By trading for Snell and Darvish, the Padres have covered themselves quite a bit in the event that Lamet’s elbow barks again. But if he’s healthy — and from his preseason workouts, there is no indication otherwise — the Padres might have the most fearsome rotation in the sport. (Yes, that includes the Dodgers’.)
2. Which infielders will take outfield reps?
All the right platitudes were spoken when San Diego signed Ha-Seong Kim in January. The Padres said they viewed Kim as an infielder. Kim said he’d play anywhere the Padres needed him to play.
At the time, the specifics were an afterthought. The Padres had acquired one of free agency’s top position players. They could figure the rest out later.
The Padres could certainly platoon the lefty-hitting Cronenworth with the righty-hitting Kim at second base. But they’d be much better served if that wasn’t their only option. One of those two — and perhaps both — will see action in the outfield, where they could add serious value to their versatile skill sets. Spring Training offers the perfect chance to test those waters.
3. What path do the Padres see for their young lefties?
With a healthy Lamet, the Padres have a full five-man rotation entering the 2021 season. That doesn’t leave much room for a trio of highly touted 21-year-old left-handers to break through.
General manager A.J. Preller has said the team will enter camp with plans to build Gore, Weathers and Morejon toward a starter’s workload. It’s a sensible plan, and a solid contingency in the event they need a replacement for Lamet (or anyone else).
But eventually, the Padres will have a decision to make: Where do they get the most value from those three arms? Rotation or bullpen?
For Gore, they’ve already answered the question.
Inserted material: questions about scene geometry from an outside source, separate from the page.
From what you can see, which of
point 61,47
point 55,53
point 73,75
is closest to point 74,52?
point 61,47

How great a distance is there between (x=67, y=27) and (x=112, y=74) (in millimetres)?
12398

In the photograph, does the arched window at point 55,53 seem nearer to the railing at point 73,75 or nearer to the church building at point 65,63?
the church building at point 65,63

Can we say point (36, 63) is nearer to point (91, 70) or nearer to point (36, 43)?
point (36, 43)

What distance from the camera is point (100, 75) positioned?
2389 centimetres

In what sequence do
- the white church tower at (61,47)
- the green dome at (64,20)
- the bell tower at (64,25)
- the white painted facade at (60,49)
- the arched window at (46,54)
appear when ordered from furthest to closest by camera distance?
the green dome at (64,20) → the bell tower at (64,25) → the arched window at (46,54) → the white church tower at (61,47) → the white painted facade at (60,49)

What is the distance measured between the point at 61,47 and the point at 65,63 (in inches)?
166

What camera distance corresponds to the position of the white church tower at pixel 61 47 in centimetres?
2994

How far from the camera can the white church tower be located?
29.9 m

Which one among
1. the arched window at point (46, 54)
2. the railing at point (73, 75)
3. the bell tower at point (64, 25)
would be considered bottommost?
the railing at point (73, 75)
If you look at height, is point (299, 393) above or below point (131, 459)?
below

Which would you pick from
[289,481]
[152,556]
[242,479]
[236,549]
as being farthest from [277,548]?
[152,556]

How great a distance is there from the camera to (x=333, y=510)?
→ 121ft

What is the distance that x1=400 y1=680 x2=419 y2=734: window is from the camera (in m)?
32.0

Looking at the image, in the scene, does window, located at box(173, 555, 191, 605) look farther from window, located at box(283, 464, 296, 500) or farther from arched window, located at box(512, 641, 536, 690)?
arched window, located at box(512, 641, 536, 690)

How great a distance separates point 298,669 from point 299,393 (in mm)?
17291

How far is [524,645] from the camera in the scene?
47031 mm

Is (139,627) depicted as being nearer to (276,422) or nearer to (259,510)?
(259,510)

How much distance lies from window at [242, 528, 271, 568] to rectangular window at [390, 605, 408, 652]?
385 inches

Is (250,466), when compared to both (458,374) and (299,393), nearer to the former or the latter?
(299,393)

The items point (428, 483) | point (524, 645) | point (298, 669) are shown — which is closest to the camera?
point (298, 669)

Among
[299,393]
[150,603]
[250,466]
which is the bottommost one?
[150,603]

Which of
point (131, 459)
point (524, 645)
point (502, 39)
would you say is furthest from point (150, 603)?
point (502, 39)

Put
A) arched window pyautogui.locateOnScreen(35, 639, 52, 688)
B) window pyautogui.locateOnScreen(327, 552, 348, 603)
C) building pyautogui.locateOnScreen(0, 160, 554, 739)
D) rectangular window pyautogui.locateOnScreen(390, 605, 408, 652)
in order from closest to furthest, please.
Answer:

He’s a starter and will be treated that way. Morejon and Weathers, meanwhile, have proven they can make an impact in the ‘pen. If there’s no starting job available, they might be given that chance again.
4. Do the Padres have enough in their bullpen?
The Padres are making a significant gamble on their bullpen this winter. They’ve added impact pieces to their rotation and offense, but have done little to address a relief corps that saw the departures of Trevor Rosenthal and Kirby Yates.
That gamble hinges on the status of two arms — Austin Adams and José Castillo. They’re expected to be fully healthy after injury concerns cost them time in each of the past two seasons. Both have undeniably electric stuff. If the Padres can slot them into the middle innings, they could slide Emilio Pagán and Drew Pomeranz to the back end and feel confident about their bullpen mix.
But it might not be that simple. Those injury concerns might persist. Plus, neither Adams nor Castillo has an extensive track record. If they struggle to become their dominant selves, the Padres don’t have room to maneuver. Their bullpen is already somewhat congested with pitchers who are out of options.
Adams and Castillo will get their chance this spring. Their performance could go a long way toward letting Padres brass know whether they have enough in their ‘pen — or whether it’s time to make a deal.